TEXTAUSZUG:

● ● ●

Nr. 50 vom 15. Dezember 2001

 

Bauernblatt für Schleswig-Holstein und Hamburg

 

Autor: Dr. Hans Peter Stamp

 

Logisch ?

 

Die Vorträge auf der Jahreshauptversammlung des Landesnaturschutzverbandes waren überzeugend. Wer die Landschaft zerschneidet, greift auf vielfältige Weise in die Natur ein, insbesondere durch Isolation von Lebensräumen mit ihren negativen Folgen für die Artenvielfalt. Verkehrswege sind insofern Beeinträchtigungen der Natur. Sie sind es auch durch die von ihnen ausgehenden Lärmbelästigungen. In einem der Vorträge wurde der unmittelbare Zusammenhang zwischen der Höhe des Lärmpegels und der Zahl von Brutvogelgelegen deutlich. Dabei geht es nicht so sehr um kurzzeitig auftretende Lärmsituationen, sondern um den andauernden fast gleichmäßigen Lärm des Straßenverkehrs. Der wesentlich lautere tief fliegende Düsenjet ist weniger problematisch, weil man (oder Vogel) sein Geräusch nur für einen Augenblick hört.

● ● ●

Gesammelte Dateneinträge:
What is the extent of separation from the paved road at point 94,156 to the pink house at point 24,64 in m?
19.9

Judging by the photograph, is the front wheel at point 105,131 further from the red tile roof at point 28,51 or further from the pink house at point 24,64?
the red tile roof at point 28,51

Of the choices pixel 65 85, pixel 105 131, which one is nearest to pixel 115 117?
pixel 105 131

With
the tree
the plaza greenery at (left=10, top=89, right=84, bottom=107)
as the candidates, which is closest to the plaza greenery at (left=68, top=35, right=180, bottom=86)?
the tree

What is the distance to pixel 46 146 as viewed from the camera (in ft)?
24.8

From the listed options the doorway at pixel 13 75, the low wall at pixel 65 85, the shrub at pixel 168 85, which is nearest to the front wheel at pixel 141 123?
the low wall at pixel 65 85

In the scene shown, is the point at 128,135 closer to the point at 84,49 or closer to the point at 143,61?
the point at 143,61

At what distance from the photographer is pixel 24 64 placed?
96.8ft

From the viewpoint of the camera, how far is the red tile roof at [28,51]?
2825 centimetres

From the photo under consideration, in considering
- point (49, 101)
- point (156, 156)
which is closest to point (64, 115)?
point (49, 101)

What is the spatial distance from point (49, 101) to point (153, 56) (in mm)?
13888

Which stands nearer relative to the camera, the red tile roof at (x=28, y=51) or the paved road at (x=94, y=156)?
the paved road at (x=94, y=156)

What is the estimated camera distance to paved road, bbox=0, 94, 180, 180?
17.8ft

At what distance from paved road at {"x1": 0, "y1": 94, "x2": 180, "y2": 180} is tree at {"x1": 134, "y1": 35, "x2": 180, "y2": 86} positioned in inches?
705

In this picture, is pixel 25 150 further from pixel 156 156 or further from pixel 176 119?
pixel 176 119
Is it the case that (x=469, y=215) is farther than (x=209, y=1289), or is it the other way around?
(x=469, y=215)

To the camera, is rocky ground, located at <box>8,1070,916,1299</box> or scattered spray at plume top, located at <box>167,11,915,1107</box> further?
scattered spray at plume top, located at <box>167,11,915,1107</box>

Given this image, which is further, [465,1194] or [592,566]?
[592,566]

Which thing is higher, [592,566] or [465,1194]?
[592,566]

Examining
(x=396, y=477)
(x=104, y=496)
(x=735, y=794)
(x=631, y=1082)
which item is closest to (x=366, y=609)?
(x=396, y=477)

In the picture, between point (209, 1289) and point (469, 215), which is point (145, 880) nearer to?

● ● ●

ZU ERLEDIGENDE AUFGABE: Schreiben Sie aus dem Textauszug über Verkehrslärm den Abschnitt ab, der mit den Worten „Autor: Dr. Hans“ einsetzt und mit „einen Augenblick hört.“ schließt. Das Material wird hier nicht gebraucht.

LÖSUNG:
Autor: Dr. Hans Peter Stamp

 

Logisch ?

 

Die Vorträge auf der Jahreshauptversammlung des Landesnaturschutzverbandes waren überzeugend. Wer die Landschaft zerschneidet, greift auf vielfältige Weise in die Natur ein, insbesondere durch Isolation von Lebensräumen mit ihren negativen Folgen für die Artenvielfalt. Verkehrswege sind insofern Beeinträchtigungen der Natur. Sie sind es auch durch die von ihnen ausgehenden Lärmbelästigungen. In einem der Vorträge wurde der unmittelbare Zusammenhang zwischen der Höhe des Lärmpegels und der Zahl von Brutvogelgelegen deutlich. Dabei geht es nicht so sehr um kurzzeitig auftretende Lärmsituationen, sondern um den andauernden fast gleichmäßigen Lärm des Straßenverkehrs. Der wesentlich lautere tief fliegende Düsenjet ist weniger problematisch, weil man (oder Vogel) sein Geräusch nur für einen Augenblick hört.